Now for this test, I decided not to abuse any missionary attrition. I wanted to see how good this was straight up, so I had Open Borders on. That said, Babylon's holy city was only taking 500 pressure at a time.... which was very strange because I didn't see any holy buildings for the beliefs. The other cities took 900 pressure at a time. I generally bombed them until the culture dropped to 90, then I moved on to another city. I converted all of Babylon, a bit of Denmark, and a couple of CS. Ultimately I wasn't trying to be super optimal, just converting the cities I found along the way.

After the dust settled by Turn 200, here are the stats:

Culture Gained: 20,477
Faith Spent: 6,560
Culture Per Faith: 3.17
Culture Per Faith (removing Byzantium's 15% discount): 2.71

Missionary Charges: 141 (Avg: 2.61 charges per missionary....aka some missionaries were before borobadur, and I used a few charges to finish my own city conversions).
Avg Culture Per Charge Spent: 145 (this is probably the best metric because this ignores the faith spends that have a Byzantium bias and just shows us raw missionary efficiency. Aka for any civ, even one with lower faith....could expect this kind of efficiency)

Culture Conclusions: So I already knew that WOTP scaled well into the late game....but what this run showed me was just how good WOTP can be in the midgame. These are very good numbers, 145 culture per charge is honestly as good as AP is in the initial expansion phase, and this belief maintains it a lot longer. While it does take longer for this to ramp up compared to AP....it holds its strengths for much much longer. Further, in this run I was mostly isolated, and my neighbor did not have their own religion. Had I been more religiously crowded, I could have gotten those culture numbers even sooner.

Overall I was incredibly impressed with WOTP culture output, and I now agree with the other posters in this thread that it blows AP away in terms of culture output.


Tourism Notes
So I've often said that tourism in the early game does so little I basically ignore it as a yield. However, WOTP provides such a powerful and focused tourism benefit that it actually needs to be accounted for. I produced ~17,500 tourism to Babylon along the way (rough number, I didn't track it precisely but I have ~20k right now and other civs I haven't bombed are about 1500). That is enough to be influential for days...which this early in the game does mean something from a trade route perspective. The fealty finisher actually works really well here. I had the 10% open borders bonus, but then once I hit the tipping point and made Babylon my religion, I was now getting a 50% tourism boost from shared religion. That combined with the bombs gave me an exceptional tourism push.

Thanks for doing this. I don't think that any other founder converts faith to culture at the same rate?

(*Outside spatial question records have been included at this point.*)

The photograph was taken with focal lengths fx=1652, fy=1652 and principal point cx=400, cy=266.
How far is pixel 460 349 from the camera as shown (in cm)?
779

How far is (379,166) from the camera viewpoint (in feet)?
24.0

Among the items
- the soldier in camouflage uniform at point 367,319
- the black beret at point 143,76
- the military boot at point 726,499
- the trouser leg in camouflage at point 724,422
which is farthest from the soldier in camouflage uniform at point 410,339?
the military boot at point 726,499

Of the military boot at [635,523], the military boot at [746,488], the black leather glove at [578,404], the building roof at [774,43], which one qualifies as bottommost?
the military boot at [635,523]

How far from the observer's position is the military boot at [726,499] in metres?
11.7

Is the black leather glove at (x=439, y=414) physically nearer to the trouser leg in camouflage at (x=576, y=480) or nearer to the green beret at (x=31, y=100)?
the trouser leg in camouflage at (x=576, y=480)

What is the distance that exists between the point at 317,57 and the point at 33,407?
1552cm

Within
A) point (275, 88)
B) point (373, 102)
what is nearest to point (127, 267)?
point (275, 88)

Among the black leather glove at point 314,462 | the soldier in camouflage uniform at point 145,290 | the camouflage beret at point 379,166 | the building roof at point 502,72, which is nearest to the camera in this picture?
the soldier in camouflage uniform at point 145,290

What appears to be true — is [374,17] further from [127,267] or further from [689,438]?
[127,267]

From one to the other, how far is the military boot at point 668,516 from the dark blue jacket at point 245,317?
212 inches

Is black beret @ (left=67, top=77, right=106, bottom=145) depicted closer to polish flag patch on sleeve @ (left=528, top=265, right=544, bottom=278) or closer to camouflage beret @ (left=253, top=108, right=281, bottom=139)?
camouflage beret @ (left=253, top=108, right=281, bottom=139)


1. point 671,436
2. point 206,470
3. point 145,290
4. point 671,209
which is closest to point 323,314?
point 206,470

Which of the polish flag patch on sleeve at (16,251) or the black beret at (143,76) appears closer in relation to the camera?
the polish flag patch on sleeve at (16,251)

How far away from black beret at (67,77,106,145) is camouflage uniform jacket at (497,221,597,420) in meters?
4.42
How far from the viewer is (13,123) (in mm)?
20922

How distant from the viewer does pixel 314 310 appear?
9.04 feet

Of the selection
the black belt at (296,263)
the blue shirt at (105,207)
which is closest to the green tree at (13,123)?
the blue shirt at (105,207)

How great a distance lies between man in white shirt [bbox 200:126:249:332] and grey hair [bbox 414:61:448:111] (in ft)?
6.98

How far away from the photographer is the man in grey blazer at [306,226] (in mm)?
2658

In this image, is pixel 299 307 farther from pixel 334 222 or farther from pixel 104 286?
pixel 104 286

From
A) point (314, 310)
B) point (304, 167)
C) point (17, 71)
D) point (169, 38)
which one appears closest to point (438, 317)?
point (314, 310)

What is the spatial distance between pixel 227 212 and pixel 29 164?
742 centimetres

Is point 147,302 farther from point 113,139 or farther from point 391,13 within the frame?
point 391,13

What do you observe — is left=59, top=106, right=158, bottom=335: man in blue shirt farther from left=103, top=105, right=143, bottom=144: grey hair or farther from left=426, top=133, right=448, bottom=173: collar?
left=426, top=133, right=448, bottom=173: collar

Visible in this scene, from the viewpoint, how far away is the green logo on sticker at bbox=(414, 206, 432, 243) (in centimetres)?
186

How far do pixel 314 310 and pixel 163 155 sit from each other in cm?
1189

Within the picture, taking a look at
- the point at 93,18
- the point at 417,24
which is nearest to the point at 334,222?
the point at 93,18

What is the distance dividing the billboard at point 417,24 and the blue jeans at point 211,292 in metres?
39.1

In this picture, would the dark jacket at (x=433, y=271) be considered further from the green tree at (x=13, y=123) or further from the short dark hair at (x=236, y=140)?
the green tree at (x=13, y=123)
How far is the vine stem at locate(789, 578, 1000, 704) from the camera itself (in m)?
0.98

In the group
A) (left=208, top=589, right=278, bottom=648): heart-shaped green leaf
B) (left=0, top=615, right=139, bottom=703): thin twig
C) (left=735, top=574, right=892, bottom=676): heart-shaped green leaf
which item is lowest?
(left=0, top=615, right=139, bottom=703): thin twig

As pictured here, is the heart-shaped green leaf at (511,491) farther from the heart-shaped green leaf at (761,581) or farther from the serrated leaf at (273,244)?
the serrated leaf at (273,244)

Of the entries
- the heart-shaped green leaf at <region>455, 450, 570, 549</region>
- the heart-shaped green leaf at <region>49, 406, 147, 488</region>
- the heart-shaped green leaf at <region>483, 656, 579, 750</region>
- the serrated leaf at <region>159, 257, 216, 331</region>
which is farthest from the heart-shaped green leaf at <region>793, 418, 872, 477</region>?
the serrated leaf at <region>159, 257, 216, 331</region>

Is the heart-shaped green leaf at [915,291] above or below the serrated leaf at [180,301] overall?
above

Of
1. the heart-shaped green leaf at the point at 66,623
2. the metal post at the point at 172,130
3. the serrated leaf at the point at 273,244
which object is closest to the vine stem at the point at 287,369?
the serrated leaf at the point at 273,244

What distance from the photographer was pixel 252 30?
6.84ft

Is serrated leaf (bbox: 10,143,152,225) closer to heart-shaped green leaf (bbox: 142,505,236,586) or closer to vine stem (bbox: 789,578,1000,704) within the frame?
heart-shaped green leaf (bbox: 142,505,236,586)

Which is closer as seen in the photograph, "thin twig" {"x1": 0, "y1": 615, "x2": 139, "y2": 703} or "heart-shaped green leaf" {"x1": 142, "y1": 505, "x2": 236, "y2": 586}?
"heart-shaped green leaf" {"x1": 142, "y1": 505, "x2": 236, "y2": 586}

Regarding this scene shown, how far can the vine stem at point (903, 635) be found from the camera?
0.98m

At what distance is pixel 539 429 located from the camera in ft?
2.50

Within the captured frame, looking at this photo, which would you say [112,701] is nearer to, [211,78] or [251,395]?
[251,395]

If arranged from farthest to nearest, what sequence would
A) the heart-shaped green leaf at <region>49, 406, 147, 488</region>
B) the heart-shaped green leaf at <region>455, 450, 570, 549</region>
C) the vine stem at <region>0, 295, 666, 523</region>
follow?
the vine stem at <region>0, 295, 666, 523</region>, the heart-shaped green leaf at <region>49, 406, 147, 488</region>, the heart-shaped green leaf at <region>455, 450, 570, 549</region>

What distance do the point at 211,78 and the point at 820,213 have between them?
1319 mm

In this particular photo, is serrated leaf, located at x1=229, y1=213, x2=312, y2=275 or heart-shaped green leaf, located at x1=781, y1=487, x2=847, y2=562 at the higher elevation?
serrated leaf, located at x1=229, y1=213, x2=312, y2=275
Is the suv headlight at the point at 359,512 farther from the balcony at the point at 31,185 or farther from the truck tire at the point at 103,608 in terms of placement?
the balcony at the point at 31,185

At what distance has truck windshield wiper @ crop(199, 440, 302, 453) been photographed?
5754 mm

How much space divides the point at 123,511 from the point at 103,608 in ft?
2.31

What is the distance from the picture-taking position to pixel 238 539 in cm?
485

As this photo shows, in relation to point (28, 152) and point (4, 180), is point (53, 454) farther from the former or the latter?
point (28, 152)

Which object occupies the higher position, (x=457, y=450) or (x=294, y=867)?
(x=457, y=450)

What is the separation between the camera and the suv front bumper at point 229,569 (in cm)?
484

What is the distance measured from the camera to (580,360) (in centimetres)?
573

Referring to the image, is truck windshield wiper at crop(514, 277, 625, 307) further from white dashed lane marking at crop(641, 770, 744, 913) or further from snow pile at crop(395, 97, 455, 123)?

Tradition Celts with WotP and veneration is a very strong culture engine. Veneration is relatively better for smaller empires. For the Celts, they don't generate foreign pressure, so WoTP is especially strong. The tourism makes trade routes give growth, which really helps for tradition. I actually managed to win a 5 city Immortal tourism victory with this strategy, on an incredibly easy map. (Mountains made it so that there were only three mountain passes to access my empire, and a coast.)